- Exercise aim:
Reproduce each of the lines word for word.

Records contained in a dataset:
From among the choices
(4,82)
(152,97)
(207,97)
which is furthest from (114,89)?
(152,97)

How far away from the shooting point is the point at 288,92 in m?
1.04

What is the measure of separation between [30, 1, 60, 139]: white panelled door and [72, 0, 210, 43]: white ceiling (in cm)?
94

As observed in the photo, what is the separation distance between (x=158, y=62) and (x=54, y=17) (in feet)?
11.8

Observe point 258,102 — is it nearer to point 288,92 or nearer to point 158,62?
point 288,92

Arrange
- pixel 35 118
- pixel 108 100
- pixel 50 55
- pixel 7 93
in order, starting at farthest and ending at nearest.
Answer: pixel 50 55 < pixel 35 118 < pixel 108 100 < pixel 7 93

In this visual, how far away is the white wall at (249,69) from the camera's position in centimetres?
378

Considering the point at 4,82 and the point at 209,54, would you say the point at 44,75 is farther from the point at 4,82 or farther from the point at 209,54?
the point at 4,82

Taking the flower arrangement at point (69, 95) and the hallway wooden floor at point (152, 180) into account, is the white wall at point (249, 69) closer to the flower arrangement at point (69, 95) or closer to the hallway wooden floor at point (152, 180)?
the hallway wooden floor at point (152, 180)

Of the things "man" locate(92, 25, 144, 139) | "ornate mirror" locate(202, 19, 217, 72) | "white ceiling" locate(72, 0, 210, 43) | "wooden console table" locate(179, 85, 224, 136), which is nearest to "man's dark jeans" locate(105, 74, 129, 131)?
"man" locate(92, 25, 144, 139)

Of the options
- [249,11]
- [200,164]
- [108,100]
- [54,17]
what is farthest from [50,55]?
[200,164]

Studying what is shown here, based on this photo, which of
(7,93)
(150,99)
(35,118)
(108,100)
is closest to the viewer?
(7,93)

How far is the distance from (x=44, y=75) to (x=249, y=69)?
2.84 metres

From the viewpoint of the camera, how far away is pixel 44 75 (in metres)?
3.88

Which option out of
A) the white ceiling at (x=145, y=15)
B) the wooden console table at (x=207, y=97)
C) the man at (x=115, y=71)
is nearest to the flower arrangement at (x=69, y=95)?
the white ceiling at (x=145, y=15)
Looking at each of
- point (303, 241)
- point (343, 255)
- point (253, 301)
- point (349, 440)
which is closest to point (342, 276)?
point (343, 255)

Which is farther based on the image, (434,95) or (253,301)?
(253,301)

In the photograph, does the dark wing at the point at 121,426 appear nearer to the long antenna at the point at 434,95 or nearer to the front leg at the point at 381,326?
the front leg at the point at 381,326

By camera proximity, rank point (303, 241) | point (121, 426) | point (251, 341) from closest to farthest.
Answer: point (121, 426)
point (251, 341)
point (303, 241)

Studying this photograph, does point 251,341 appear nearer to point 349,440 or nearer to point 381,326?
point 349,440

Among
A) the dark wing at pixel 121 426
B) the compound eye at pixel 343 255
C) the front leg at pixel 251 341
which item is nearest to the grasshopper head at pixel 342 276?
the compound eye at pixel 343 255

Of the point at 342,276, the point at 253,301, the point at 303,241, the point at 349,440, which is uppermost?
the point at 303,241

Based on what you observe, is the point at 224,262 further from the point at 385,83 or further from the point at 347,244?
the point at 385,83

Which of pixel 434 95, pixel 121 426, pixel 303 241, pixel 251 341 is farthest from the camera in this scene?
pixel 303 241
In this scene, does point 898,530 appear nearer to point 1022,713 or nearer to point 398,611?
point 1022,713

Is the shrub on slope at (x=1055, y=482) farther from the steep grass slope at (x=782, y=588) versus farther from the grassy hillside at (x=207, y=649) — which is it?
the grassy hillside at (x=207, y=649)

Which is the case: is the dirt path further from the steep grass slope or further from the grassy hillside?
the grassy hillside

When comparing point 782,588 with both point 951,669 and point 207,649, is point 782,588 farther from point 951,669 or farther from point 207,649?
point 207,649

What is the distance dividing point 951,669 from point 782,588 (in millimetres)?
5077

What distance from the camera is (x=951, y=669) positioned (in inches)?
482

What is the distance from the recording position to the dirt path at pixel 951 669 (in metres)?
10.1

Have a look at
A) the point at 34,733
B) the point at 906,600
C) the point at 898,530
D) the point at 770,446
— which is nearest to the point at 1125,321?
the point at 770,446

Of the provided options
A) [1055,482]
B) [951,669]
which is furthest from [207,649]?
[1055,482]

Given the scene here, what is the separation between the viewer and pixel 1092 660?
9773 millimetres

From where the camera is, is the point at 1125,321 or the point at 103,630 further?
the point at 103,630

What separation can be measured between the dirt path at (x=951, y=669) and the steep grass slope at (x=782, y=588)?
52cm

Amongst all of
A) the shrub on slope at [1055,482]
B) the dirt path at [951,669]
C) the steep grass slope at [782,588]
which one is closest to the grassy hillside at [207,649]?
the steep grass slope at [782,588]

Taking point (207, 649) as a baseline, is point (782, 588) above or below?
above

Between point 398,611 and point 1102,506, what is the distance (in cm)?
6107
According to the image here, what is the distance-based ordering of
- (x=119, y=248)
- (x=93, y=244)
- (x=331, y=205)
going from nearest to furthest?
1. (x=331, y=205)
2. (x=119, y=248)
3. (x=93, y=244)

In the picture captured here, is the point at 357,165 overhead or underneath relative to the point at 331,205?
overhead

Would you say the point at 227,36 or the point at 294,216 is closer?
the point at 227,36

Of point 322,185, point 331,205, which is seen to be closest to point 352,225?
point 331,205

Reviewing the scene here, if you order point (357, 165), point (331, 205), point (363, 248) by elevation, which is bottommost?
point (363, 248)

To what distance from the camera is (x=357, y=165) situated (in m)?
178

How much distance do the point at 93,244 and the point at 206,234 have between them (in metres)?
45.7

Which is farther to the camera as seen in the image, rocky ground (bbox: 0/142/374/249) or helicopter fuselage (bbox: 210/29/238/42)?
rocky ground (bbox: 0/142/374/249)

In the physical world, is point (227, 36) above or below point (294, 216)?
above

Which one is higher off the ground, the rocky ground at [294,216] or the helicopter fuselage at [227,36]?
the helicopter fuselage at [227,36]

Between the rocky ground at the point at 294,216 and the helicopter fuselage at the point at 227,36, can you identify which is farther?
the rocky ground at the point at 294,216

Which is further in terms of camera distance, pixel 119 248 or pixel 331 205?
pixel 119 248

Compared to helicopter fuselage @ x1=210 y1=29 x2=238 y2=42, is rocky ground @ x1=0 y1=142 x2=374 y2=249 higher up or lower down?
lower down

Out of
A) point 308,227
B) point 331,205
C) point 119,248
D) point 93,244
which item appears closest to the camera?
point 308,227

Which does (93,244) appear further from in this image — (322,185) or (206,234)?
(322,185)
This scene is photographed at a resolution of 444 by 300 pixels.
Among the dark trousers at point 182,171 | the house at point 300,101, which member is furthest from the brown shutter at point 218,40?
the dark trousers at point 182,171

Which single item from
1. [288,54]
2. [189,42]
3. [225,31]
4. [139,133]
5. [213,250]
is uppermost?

- Solution:
From among the choices
(4,82)
(152,97)
(207,97)
which is furthest from (114,89)?
(152,97)

How far away from the shooting point is the point at 288,92 in m?
1.04

What is the measure of separation between [30, 1, 60, 139]: white panelled door and [72, 0, 210, 43]: white ceiling (in cm)?
94

As observed in the photo, what is the separation distance between (x=158, y=62) and (x=54, y=17) (in feet)?
11.8

Observe point 258,102 — is it nearer to point 288,92 or nearer to point 158,62?
point 288,92

Arrange
- pixel 35 118
- pixel 108 100
- pixel 50 55
- pixel 7 93
in order, starting at farthest and ending at nearest.
Answer: pixel 50 55 < pixel 35 118 < pixel 108 100 < pixel 7 93

In this visual, how far away is the white wall at (249,69) from the camera's position in centimetres?
378

Considering the point at 4,82 and the point at 209,54, would you say the point at 44,75 is farther from the point at 4,82 or farther from the point at 209,54?
the point at 4,82

Taking the flower arrangement at point (69, 95) and the hallway wooden floor at point (152, 180) into account, is the white wall at point (249, 69) closer to the flower arrangement at point (69, 95) or closer to the hallway wooden floor at point (152, 180)?
the hallway wooden floor at point (152, 180)

Of the things "man" locate(92, 25, 144, 139) | "ornate mirror" locate(202, 19, 217, 72) | "white ceiling" locate(72, 0, 210, 43) | "wooden console table" locate(179, 85, 224, 136), which is nearest to "man's dark jeans" locate(105, 74, 129, 131)?
"man" locate(92, 25, 144, 139)

Of the options
- [249,11]
- [200,164]
- [108,100]
- [54,17]
what is farthest from [50,55]?
[200,164]

Studying what is shown here, based on this photo, which of
(7,93)
(150,99)
(35,118)
(108,100)
is closest to the viewer?
(7,93)

How far is the distance from (x=44, y=75) to (x=249, y=69)?
2.84 metres

From the viewpoint of the camera, how far away is pixel 44 75 (in metres)?
3.88

Which option out of
A) the white ceiling at (x=145, y=15)
B) the wooden console table at (x=207, y=97)
C) the man at (x=115, y=71)
is nearest to the flower arrangement at (x=69, y=95)?
the white ceiling at (x=145, y=15)
Looking at each of
- point (303, 241)
- point (343, 255)
- point (253, 301)
- point (349, 440)
which is closest to point (342, 276)?
point (343, 255)

Which is farther based on the image, (434,95) or (253,301)?
(253,301)

In the photograph, does the dark wing at the point at 121,426 appear nearer to the long antenna at the point at 434,95 or nearer to the front leg at the point at 381,326?
the front leg at the point at 381,326

By camera proximity, rank point (303, 241) | point (121, 426) | point (251, 341) from closest to farthest.
Answer: point (121, 426)
point (251, 341)
point (303, 241)

Studying this photograph, does point 251,341 appear nearer to point 349,440 or nearer to point 381,326?
point 349,440

Among
A) the dark wing at pixel 121 426
B) the compound eye at pixel 343 255
C) the front leg at pixel 251 341
which item is nearest to the grasshopper head at pixel 342 276?
the compound eye at pixel 343 255

Of the point at 342,276, the point at 253,301, the point at 303,241, the point at 349,440, which is uppermost?
the point at 303,241

Based on what you observe, is the point at 224,262 further from the point at 385,83 or further from the point at 347,244?
the point at 385,83

Which of pixel 434 95, pixel 121 426, pixel 303 241, pixel 251 341 is farthest from the camera in this scene?
pixel 303 241
In this scene, does point 898,530 appear nearer to point 1022,713 or nearer to point 398,611?
point 1022,713

Is the shrub on slope at (x=1055, y=482) farther from the steep grass slope at (x=782, y=588) versus farther from the grassy hillside at (x=207, y=649) — which is it?
the grassy hillside at (x=207, y=649)

Which is the case: is the dirt path further from the steep grass slope or further from the grassy hillside?
the grassy hillside

When comparing point 782,588 with both point 951,669 and point 207,649, is point 782,588 farther from point 951,669 or farther from point 207,649?
point 207,649

What is the distance dividing point 951,669 from point 782,588 (in millimetres)?
5077

What distance from the camera is (x=951, y=669) positioned (in inches)?
482

What is the distance from the recording position to the dirt path at pixel 951 669 (in metres)?
10.1

Have a look at
A) the point at 34,733
B) the point at 906,600
C) the point at 898,530
D) the point at 770,446
— which is nearest to the point at 1125,321?
the point at 770,446

Of the provided options
A) [1055,482]
B) [951,669]
which is furthest from [207,649]?
[1055,482]

Given the scene here, what is the separation between the viewer and pixel 1092 660?
9773 millimetres

From where the camera is, is the point at 1125,321 or the point at 103,630 further?
the point at 103,630

What separation can be measured between the dirt path at (x=951, y=669) and the steep grass slope at (x=782, y=588)?
52cm

Amongst all of
A) the shrub on slope at [1055,482]
B) the dirt path at [951,669]
C) the steep grass slope at [782,588]
which one is closest to the grassy hillside at [207,649]?
the steep grass slope at [782,588]

Taking point (207, 649) as a baseline, is point (782, 588) above or below?
above

Between point 398,611 and point 1102,506, what is the distance (in cm)?
6107
According to the image here, what is the distance-based ordering of
- (x=119, y=248)
- (x=93, y=244)
- (x=331, y=205)
going from nearest to furthest?
1. (x=331, y=205)
2. (x=119, y=248)
3. (x=93, y=244)

In the picture captured here, is the point at 357,165 overhead or underneath relative to the point at 331,205?
overhead

Would you say the point at 227,36 or the point at 294,216 is closer?
the point at 227,36

Of point 322,185, point 331,205, which is seen to be closest to point 352,225?
point 331,205

Reviewing the scene here, if you order point (357, 165), point (331, 205), point (363, 248) by elevation, which is bottommost?
point (363, 248)

To what distance from the camera is (x=357, y=165) situated (in m)?
178

How much distance do the point at 93,244 and the point at 206,234 have between them (in metres)?
45.7

Which is farther to the camera as seen in the image, rocky ground (bbox: 0/142/374/249) or helicopter fuselage (bbox: 210/29/238/42)?
rocky ground (bbox: 0/142/374/249)

In the physical world, is point (227, 36) above or below point (294, 216)?
above

Which one is higher off the ground, the rocky ground at [294,216] or the helicopter fuselage at [227,36]?
the helicopter fuselage at [227,36]

Between the rocky ground at the point at 294,216 and the helicopter fuselage at the point at 227,36, can you identify which is farther?
the rocky ground at the point at 294,216

Which is further in terms of camera distance, pixel 119 248 or pixel 331 205?
pixel 119 248

Compared to helicopter fuselage @ x1=210 y1=29 x2=238 y2=42, is rocky ground @ x1=0 y1=142 x2=374 y2=249 higher up or lower down?
lower down

Out of
A) point 308,227
B) point 331,205
C) point 119,248
D) point 93,244
which item appears closest to the camera?
point 308,227

Which does (93,244) appear further from in this image — (322,185) or (206,234)?
(322,185)
This scene is photographed at a resolution of 444 by 300 pixels.
Among the dark trousers at point 182,171 | the house at point 300,101, which member is furthest from the brown shutter at point 218,40?
the dark trousers at point 182,171

Which single item from
1. [288,54]
2. [189,42]
3. [225,31]
4. [139,133]
5. [213,250]
is uppermost?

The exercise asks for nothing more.